Two Canadian tech companies have gone public recently with promises of a rosy future. One has been a hit with investors out of the gate, the other has face-planted. Now, with their first quarterly earnings reports on the way, investors will have a chance to revisit their initial responses.
The former is Ottawa e-commerce software platform company Shopify Inc. The stock shot up on its debut on May 21 and now trades at double its $17-a-share offer price. Shopify reports on its second quarter Thursday.
The latter is Mogo Finance Technology Inc., an online lender that is seeking to disrupt the big banks. The Vancouver company's stock went out on June 25 at $10 a share and immediately lost altitude. It has since tumbled by 30 per cent. Mogo's second-quarter report comes out on Aug. 13. Analysts expect big numbers from Shopify, with an average revenue estimate of $38.1-million (U.S.) for the second quarter, up more than 60 per cent year over year.
The company is expected to lose $4.8-million. RBC analyst Ross MacMillan forecasts that Shopify will add 51,000 merchants this year.
There are two concerns for Shopify: The stock is pricey – trading at about 13 times the ratio of enterprise value-to-revenue, leaving some analysts sitting on their hands. "We continue to believe [Shopify] is a very promising stock that is just a stock-market correction away from a possible upgrade from hold to buy," Canaccord Genuity analyst Richard Davis said in a recent note.
The other concern is that Shopify operates in a highly competitive market, with much potential churn among the modest-sized merchants that use its platform. One reminder came this week as Amazon.com Inc. unveiled its Launchpad platform that will feature new products for sale. That suggests that "Amazon is preparing to one-up" Shopify and other e-commerce startups, TechCrunch reported.
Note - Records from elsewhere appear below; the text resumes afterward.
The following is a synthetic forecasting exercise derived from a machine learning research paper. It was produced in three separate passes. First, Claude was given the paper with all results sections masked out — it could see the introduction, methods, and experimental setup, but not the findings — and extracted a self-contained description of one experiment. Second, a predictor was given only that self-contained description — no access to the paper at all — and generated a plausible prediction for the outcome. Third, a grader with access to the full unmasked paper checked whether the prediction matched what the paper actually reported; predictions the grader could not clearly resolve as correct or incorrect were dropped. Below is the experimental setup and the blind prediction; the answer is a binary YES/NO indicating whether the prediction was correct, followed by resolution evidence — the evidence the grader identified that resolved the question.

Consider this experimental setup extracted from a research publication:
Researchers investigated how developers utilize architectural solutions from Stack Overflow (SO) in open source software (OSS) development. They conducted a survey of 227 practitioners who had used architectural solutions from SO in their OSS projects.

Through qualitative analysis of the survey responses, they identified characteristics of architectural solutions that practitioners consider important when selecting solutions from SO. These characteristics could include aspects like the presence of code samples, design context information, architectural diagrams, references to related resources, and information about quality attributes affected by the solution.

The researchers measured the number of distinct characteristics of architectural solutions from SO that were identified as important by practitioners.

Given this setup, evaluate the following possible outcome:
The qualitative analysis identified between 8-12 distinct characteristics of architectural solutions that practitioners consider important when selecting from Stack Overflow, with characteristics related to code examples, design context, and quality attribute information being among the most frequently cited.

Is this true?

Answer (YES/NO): NO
So far, there isn't much concern that Amazon will siphon business from Shopify. "Launchpad is an interesting move by Amazon to add unique and innovative products to their selection. I think companies using this program will do well," Vancouver venture capitalist Boris Wertz said. "Having said that, you don't want to be too dependent on one sales channel, so every smart company will continue to have their own website and sell through other channels. I don't think it will have a huge effect on Shopify."
Shopify chief platform officer Harley Finkelstein said in an e-mail, "We don't consider Amazon a competitor and it's exciting to see so much innovation and excitement in the e-commerce space."
As for Mogo, chief executive officer Dave Feller says he isn't too concerned by the early cool reception. Mogo's debut has coincided with global market volatility and concerns about the Canadian economy. Other online lenders that have gone public recently, including LendingClub Corp. and On Deck Capital Inc., have also also seen their shares sell off. "We are really focused on execution [and] in the short term, we don't think the stock price really matters that much," Mr. Feller said.
He added that the market has yet to appreciate just how disruptive "fin-tech" companies will be, and likens Mogo to Netflix when it was starting to displace Blockbuster. "We think in the not too distant future [the lending market] will be completely different and it will be led by companies like us. Until we start getting out there and really tell the story, and until people can see how we're progressing in our business, obviously the stock will reflect that. We're talking about [building] a multibillion-dollar business opportunity here."
Cormark Securities analysts Richard Tse and Jeff Fenwick said in a report on Wednesday that they expect Mogo to double revenue this year to $46.6-million and again next year to $94.8-million, and forecast the stock to rise to $11.25 within the year: "We are excited by Mogo's growth prospects," they wrote. "That said, Mogo has a significant 'to-do list' in front of it to realize its vision."